- Texte fourni
Les trois parcours orientés vers l'immobilité sociale sont corrélés à une place de «représentant-héritier» et à Temps1. Deux sont spécifiés par une sortie au niveau IV (Isabelle, «équilibrages archéomodernes», BTn GI; Hayet, «société salariale», BSD A), le troisième par une sortie au niveau II (Anna, «société salariale» maîtrise de droit des affaires). Les deux premiers cas,comme d'autres rencontrés précédemment, sont spécifiés par la distorsion entre la place d'«aînée» occupée dans la famille et la place d'exécutant promise à des titulaires d'un BTn G1 ou d'un BSD. Les débuts ont été marqués par une promotion avortée suivie d'une régression à la case «modale», c'est-à-dire à un emploi de secrétariat. Dans les deux cas, la débutante occupait son emploi initial à titre de «faisant fonction». Elle n'a pas été titularisée sur cet emploi ou un emploi équivalent, faute de la certification scolaire ad hoc. Mais la conduite n'a pas été la même selon que la place d'«aînée» avait été corrélée à des responsabilités (Isabelle) ou à des privilèges (Hayet).

‘Les débuts d'Isabelle comportent deux équilibrages hétérogènes séparés par une interruption de sept ans. Premier temps, la bachelière (1968), introduite auprès du Procureur de la République à la suite d'une rencontre de hasard — "un coup de bol" —, est affectée auprès du juge des enfants. Elle fait fonction de greffière, sans avoir le diplôme. A la suite de protestations, elle est mutée deux ans plus tard dans un service qui ne lui plaît guère, en d'autres termes, elle est renvoyée à la place d'agent d'exécution correspondant à ses titres. Elle démissionne, prend un emploi de secrétariat dans le secteur privé (1972) , puis interrompt son activité professionnelle à la naissance de son fils. Elle profite de ce loisir pour suivre au CREPS pendant trois ans une formation de monitorat de gymnastique et commence à donner des cours dans plusieurs quartiers (écoles, centres sociaux). Second temps, elle combine un mi-temps alimentaire de secrétariat et des cours de gymnastique qu'elle est libre d'organiser comme elle l'entend. L'équilibrage se révèle durable.’

Elle apprécie un emploi où le salaire évolue et qui fait rencontrer des gens intéressants. Ce choix est en accord avec ce qu'on sait d'elle. Elle se réfère à la fois au statut de salarié et au contexte d'une société peu institutionnalisée, où l'éducation et l'élévation sociale passent par des rapports personnels plus que par un enseignement scolaire méthodique. Dans le monde où elle se meut, l'oralité prime l'écriture, rabattue sur les tâches techniques.L'apprentissage qu'elle a fait sous la houlette d'un juge expérimenté a pris valeur d'initiation auprès d'un personnage charismatique.

- Données fournies
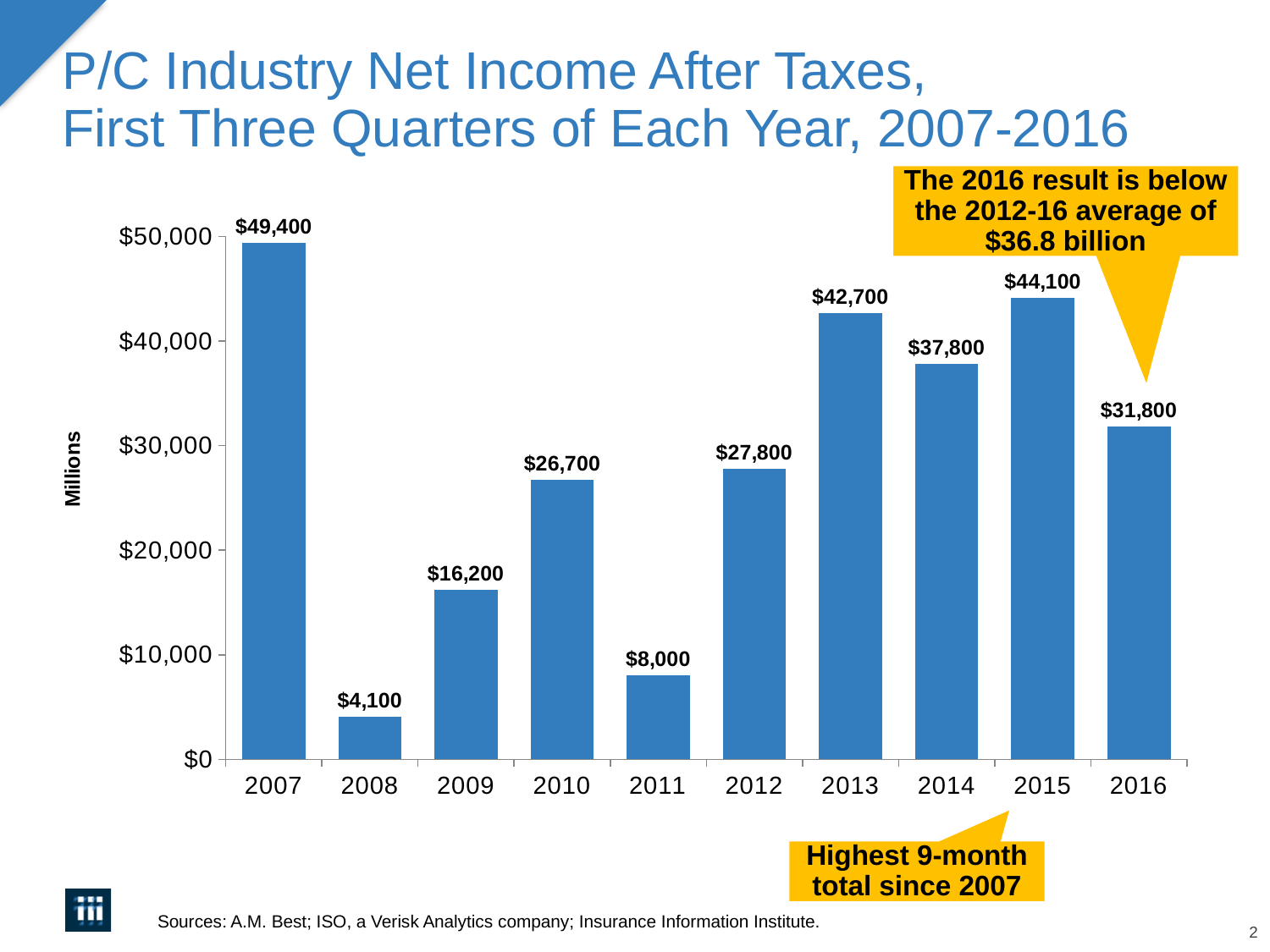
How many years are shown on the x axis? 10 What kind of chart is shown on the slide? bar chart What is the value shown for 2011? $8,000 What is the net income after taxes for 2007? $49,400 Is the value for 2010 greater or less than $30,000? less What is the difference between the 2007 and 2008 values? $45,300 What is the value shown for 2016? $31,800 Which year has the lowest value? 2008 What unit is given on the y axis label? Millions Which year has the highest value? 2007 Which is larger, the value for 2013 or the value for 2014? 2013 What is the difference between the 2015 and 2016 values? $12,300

---

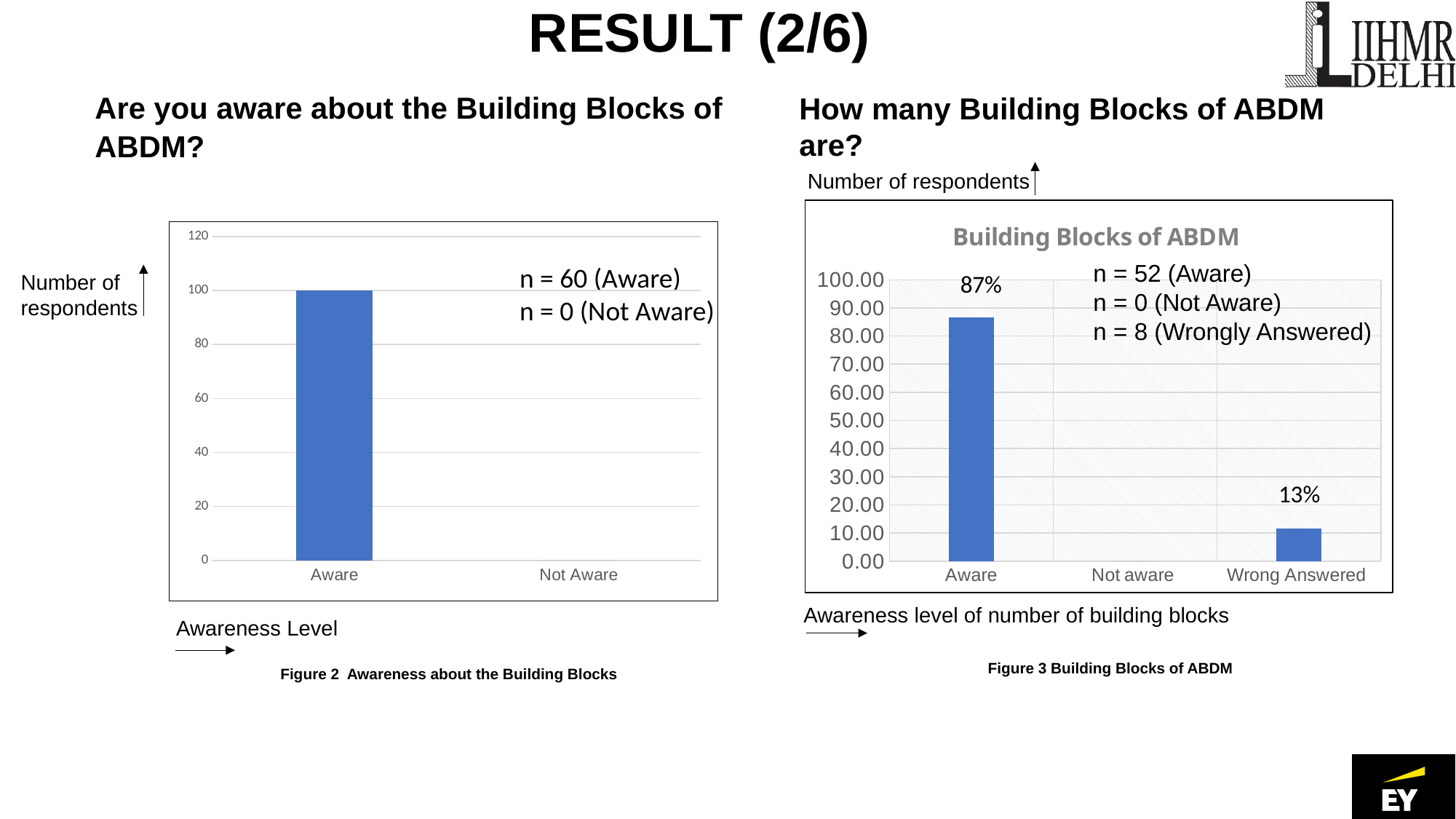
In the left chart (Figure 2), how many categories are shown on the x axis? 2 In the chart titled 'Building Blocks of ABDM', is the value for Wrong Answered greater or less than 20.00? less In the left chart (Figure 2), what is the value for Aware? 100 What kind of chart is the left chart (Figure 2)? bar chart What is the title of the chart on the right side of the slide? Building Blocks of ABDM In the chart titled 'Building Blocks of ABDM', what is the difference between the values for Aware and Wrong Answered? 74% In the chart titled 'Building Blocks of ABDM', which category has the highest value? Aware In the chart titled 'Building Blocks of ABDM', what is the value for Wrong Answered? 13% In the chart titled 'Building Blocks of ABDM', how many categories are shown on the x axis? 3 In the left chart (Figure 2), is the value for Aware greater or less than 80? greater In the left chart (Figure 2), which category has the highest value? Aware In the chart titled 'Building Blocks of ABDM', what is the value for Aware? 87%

- Consigne 1
D'après le texte fourni, quelle formation Isabelle a-t-elle suivie pendant l'interruption de son activité professionnelle ?
- Consigne 2
Reprenez le passage du texte fourni qui s'ouvre sur les mots contenant « Elle apprécie un » et se ferme sur « d'un personnage charismatique. », en substituant « magistrat chevronné » à « juge expérimenté ».
Appuyez-vous uniquement sur le texte fourni pour répondre.

- Réponse attendue 1
Elle a suivi au CREPS, pendant trois ans, une formation de monitorat de gymnastique.

- Réponse attendue 2
Elle apprécie un emploi où le salaire évolue et qui fait rencontrer des gens intéressants. Ce choix est en accord avec ce qu'on sait d'elle. Elle se réfère à la fois au statut de salarié et au contexte d'une société peu institutionnalisée, où l'éducation et l'élévation sociale passent par des rapports personnels plus que par un enseignement scolaire méthodique. Dans le monde où elle se meut, l'oralité prime l'écriture, rabattue sur les tâches techniques.L'apprentissage qu'elle a fait sous la houlette d'un magistrat chevronné a pris valeur d'initiation auprès d'un personnage charismatique.